FULCI FOR FAKE
GENERE: biopic, docufilm
ANNO: 2019
PAESE: Italia
DURATA: 92 minuti
REGIA: Simone Scafidi
CAST: Lucio Fulci, Nicola Nocella, Fabio Frizzi, Michele Romagnoli, Sandro Bitetto, Enrico Vanzina, Sergio Salvati, Michele Soavi, Paolo Malco, Berenice Sparano, Davide Pulici, Martina Troni
"Fulci for Fake". Un attore (Nicola Nocella) deve interpretare Lucio Fulci nella pellicola diretta da un misterioso individuo chiamato Saigon; incontra così varie persone che lo hanno conosciuto perchè lo guidino in questa difficile prova..
Parte da questo escamotage Simone Scafidi (già apprezzato autore, fra l’altro, di Appunti Per La Distruzione, viaggio alla scoperta dello scrittore maledetto Dante Virgili, e del documentario Zanetti Story, incentrato sulla figura del capitano dell’Inter Javier Zanetti) per cercare di venire a capo del rebus-Fulci, regista poliedrico come pochi (ha spaziato, durante una carriera quarantennale, da Totò e Franco e Ciccio ai musicarelli passando per il western, il film in costume, la commedia sexy, e approdando infine al giallo e all’horror) e uomo piuttosto spigoloso ed enigmatico.
Tocca al “boss” di Nocturno Davide Pulici inquadrare criticamente la figura del cineasta romano con interventi “tranchant” come nel suo abituale stile (a cominciare dalla messa in discussione della famosa auto-definizione “terrorista dei generi”); sono poi alcuni collaboratori storici del regista – il direttore della fotografia Sergio Salvati, il musicista Fabio Frizzi, la costumista Berenice Sparano, i registi Michele Soavi (che ha recitato in Paura Nella Città Dei Morti Viventi) ed Enrico Vanzina (figlio del mitico Steno, nume tutelare del giovane Fulci), l’attore Paolo Malco (protagonista di Quella Villa Accanto Al Cimitero e Lo Squartatore Di New York), il segretario di produzione/tuttofare Sandro Bitetto e Michele Romagnoli, l’unico a scrivere una biografia di Fulci quando questi era ancora in vita – a raccontare aneddoti legati alla lavorazione dei film e alla loro frequentazione col regista nella sfera privata.

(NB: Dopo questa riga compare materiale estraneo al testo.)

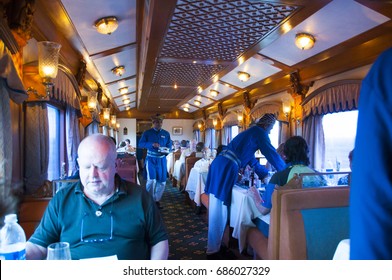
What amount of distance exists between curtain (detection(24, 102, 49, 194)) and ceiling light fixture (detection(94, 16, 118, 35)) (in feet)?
3.69

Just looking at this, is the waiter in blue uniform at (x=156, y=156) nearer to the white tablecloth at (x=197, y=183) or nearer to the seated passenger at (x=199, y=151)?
the white tablecloth at (x=197, y=183)

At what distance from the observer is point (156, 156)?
17.8 ft

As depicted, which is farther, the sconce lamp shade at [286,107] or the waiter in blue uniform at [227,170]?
the sconce lamp shade at [286,107]

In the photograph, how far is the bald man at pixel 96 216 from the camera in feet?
4.40

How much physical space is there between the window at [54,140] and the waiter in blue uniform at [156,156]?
5.17 feet

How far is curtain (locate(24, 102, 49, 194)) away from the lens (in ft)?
9.43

L’architrave del documentario è rappresentato però, e non poteva essere altrimenti, dalle interviste alle due figlie di Fulci, Camilla e Antonella: molto toccanti sono, in particolare, i contributi della prima (tra l’altro mai apparsa precedentemente in video), pesantemente minata nel fisico da una malattia che la porterà alla morte poco dopo la fine delle riprese ma dotata di una verve contagiosa con la quale ripercorre le vicende della sua famiglia e ci fa entrare nei meandri del suo rapporto, a tratti anche conflittuale, col padre, riuscendo a omaggiarne la figura in modo affettuoso ma mai retorico; ad Antonella invece, conosciuta ormai dai fan per la sua incessante divulgazione dell’opera fulciana, è riservata una breve ma significativa chiosa finale.

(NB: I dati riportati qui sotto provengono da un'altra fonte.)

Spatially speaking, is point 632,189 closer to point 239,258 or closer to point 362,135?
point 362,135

Che idea ci possiamo fare di Lucio Fulci dopo aver guardato questo prodotto piuttosto sui generis, situato a metà tra il biopic e il documentario? Quella di un uomo colto, a volte al limite della stravaganza, con un talento naturale per la settima arte, dispotico con attori e maestranze ma poi capace di inaspettate tenerezze, tanto disordinato nella vita e nei rapporti personali – soprattutto con le donne, figlie comprese – quanto con le idee estremamente chiare dietro la macchina da presa; un uomo fondamentalmente mite, rimasto purtroppo segnato da grandi tragedie – il suicidio della moglie nel 1969 e, qualche anno più tardi, il grave incidente a cavallo che causò alla figlia Camilla una paralisi temporanea – che hanno avuto ampie ripercussioni anche sul suo cinema (questi fatti coincidono, non a caso, con la parte della sua carriera decisiva, secondo Pulici, per elevarlo al rango di Maestro – il critico situa lo zenit esattamente tra Zombi 2 e Lo Squartatore Di New York – e permeata di un nichilismo e di una disperazione che si toccano con mano).
Forse però, come dice Antonella, per comprendere la vera essenza di Lucio Fulci – impresa altrimenti proibitiva – bisogna semplicemente guardare le immagini uniche che ha creato e farsi rapire dalle emozioni che sanno suscitare in ognuno di noi; magari iniziando proprio da questo bel “bignami”, che non ha certo l’ambizione di essere esaustivo nel delineare una parabola umana e professionale fatta di mille rivoli e suggestioni, ma appunto soltanto quella di invogliare lo spettatore a scoprire le opere di quello che oggi è uno dei registi italiani più amati nel mondo.